From the research I have done with the class skittles data, I have discovered that purple candies are not
the most precious color in the bags, they are actually fairly equally distributed throughout the population
of candies. I have also determined that there are approximately 17-22 yellow candies in each bag of
skittles, there are approximately 60-68 candies per bag, and the approximate standard deviation of the
number of candies per bag is between 11-21. I have also learned that it is likely 20% of all skittles are
colored red, and that the mean number of candies per bag is not 55.
Reflection on the Term Project
During the process of doing this project I have changed the way I look at math in real world
applications. Never before did I know you could take a bunch of students, make them buy bags of
skittles, make them count the candy (and also count the colors), and then give them all kinds of
statistical projects to do that might make them crazy! No really, now that it is all done I am kind of
perplexed by the data that came out of the class sample.
Before completing this project, I was like most people when listening to the news. I hear numbers
of all kinds and I just assume they must be true and reflective of the data given to whoever did the
math. I hear statistical references now and I am more suspicious. I think to myself “Sure, and just who
did you ask these questions buddy?
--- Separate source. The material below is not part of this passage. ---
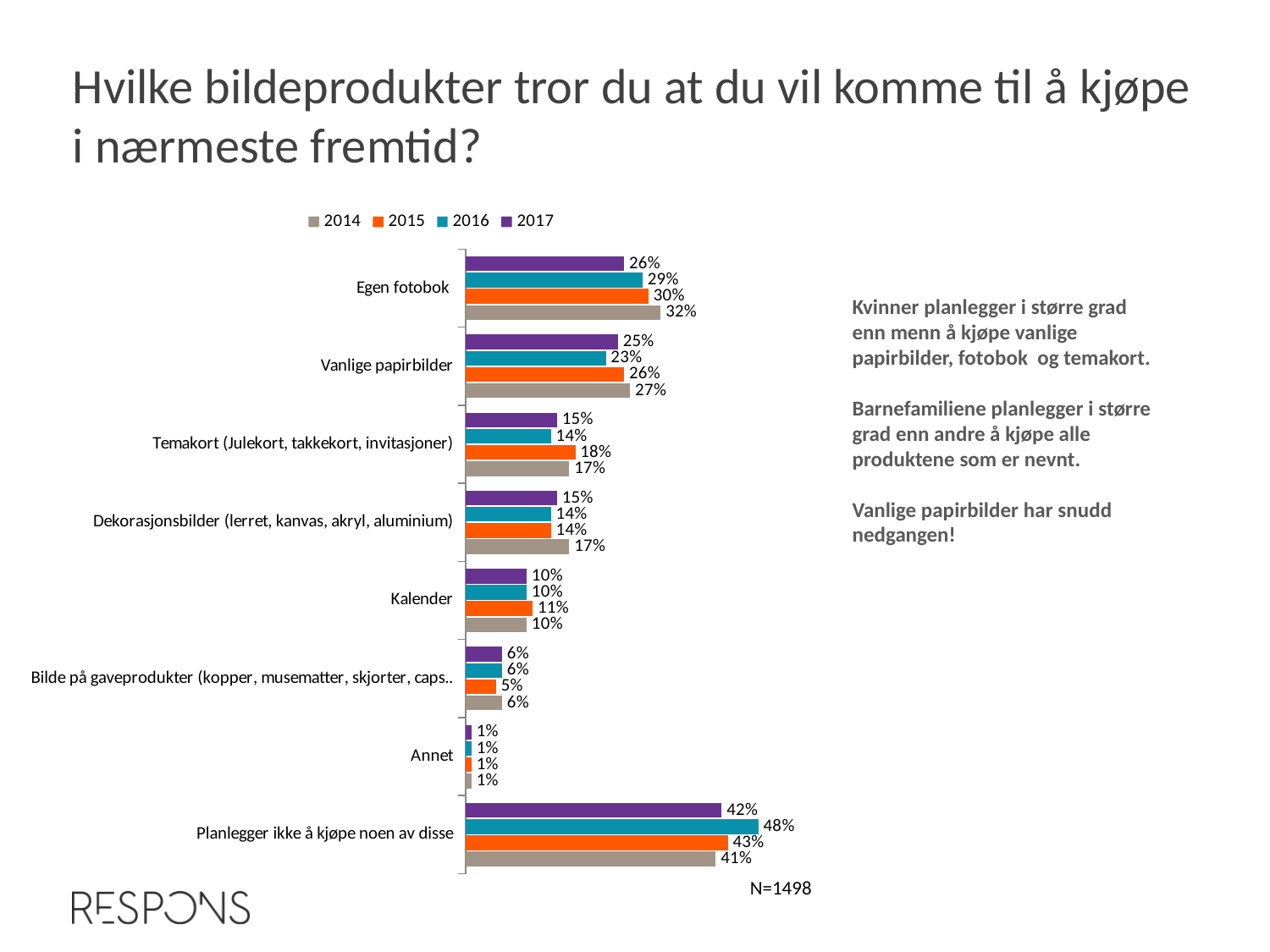
Which is larger for Vanlige papirbilder: the 2016 value or the 2017 value? 2017 Do the values for Egen fotobok rise or fall from 2014 to 2017? fall What is the value for Egen fotobok in 2017? 26% What sample size (N) is shown below the chart? N=1498 Which category has the lowest value in 2017? Annet How many categories are shown on the chart? 8 What is the value for Planlegger ikke å kjøpe noen av disse in 2016? 48% What kind of chart is shown on the slide? bar chart What is the value for Temakort (Julekort, takkekort, invitasjoner) in 2015? 18% How many series does the legend list? 4 Which category has the highest value in 2014? Planlegger ikke å kjøpe noen av disse What is the difference between the 2014 and 2017 values for Egen fotobok? 6%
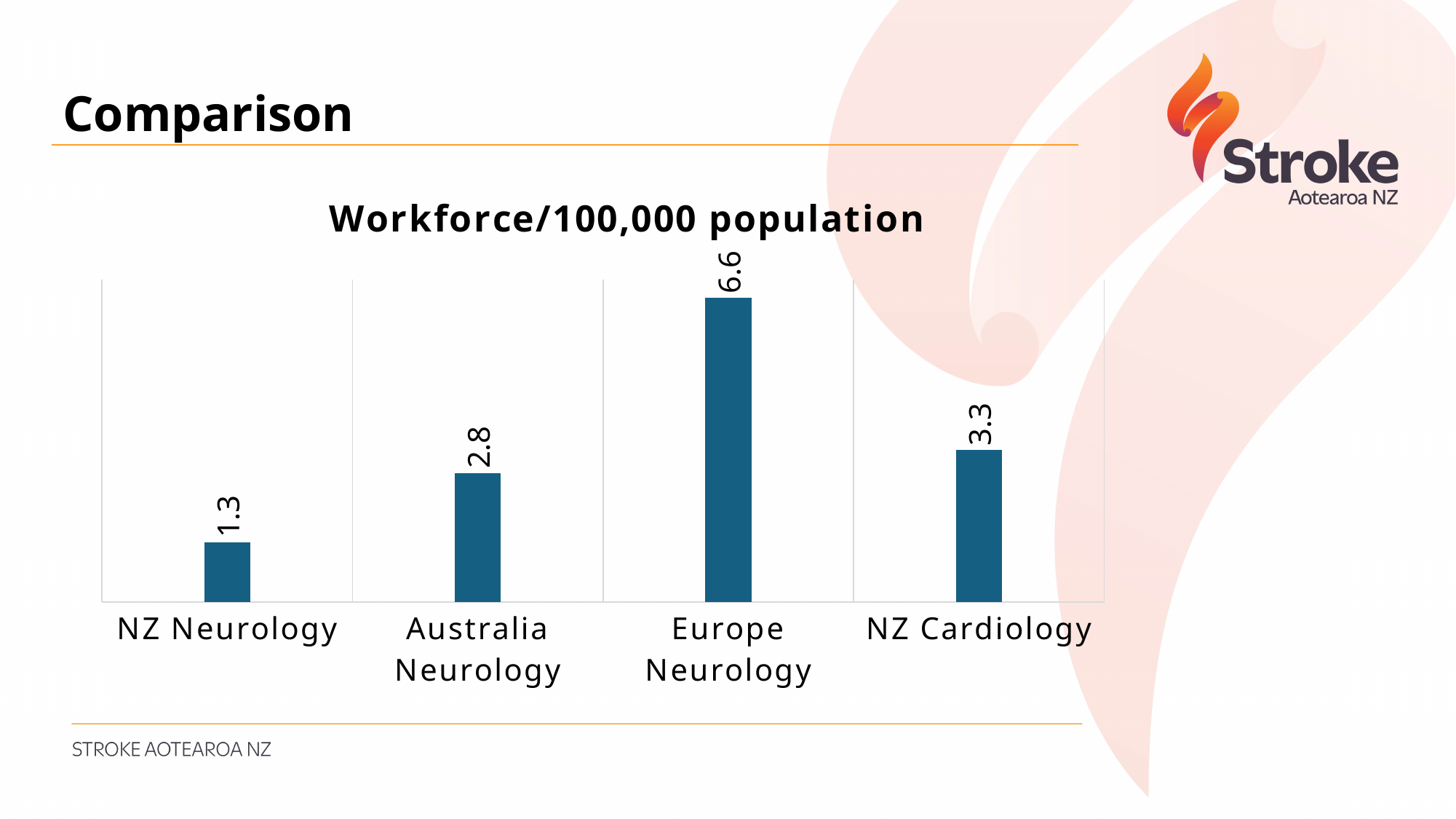
What is the value for NZ Neurology? 1.3 What is the difference between the values for NZ Cardiology and Australia Neurology? 0.5 What is the difference between the values for Europe Neurology and NZ Neurology? 5.3 How many categories are shown in the chart? 4 What is the title of the chart? Workforce/100,000 population Which category has the lowest workforce per 100,000 population? NZ Neurology Which is larger, the value for NZ Cardiology or the value for Australia Neurology? NZ Cardiology What is the value for Europe Neurology? 6.6 What is the value for Australia Neurology? 2.8 What kind of chart is shown on the slide? Bar chart Which category has the highest workforce per 100,000 population? Europe Neurology What is the value for NZ Cardiology? 3.3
I bet you picked a bunch of devout atheists to poll about what type
of people use the ‘F’ word the most…” In other words, I am now more likely to question the
statistically related absolutes that I see not only on the news, but also in commercials. As if I needed a
reason to become more cynical.
Ultimately, I believe what I have learned about the wide world of numbers over my last couple
years of schooling has made me a better citizen. I am now okay with figuring out appropriate
percentages (in my head even!) to tip my server while going out to eat, as well as listening with
discernment to the numbers that are thrown around while watching the news reports on the efficacy of
the flu vaccine, amongst other things that may be important to me and my direction in life. I can’t
believe I am about to say this…knowing the difficulty this semester of statistics has brought to me, but
I believe that as a society we should all learn how to look at information we are given with a certain
level of statistical ‘discernment’. It might actually change some things in this country for the better.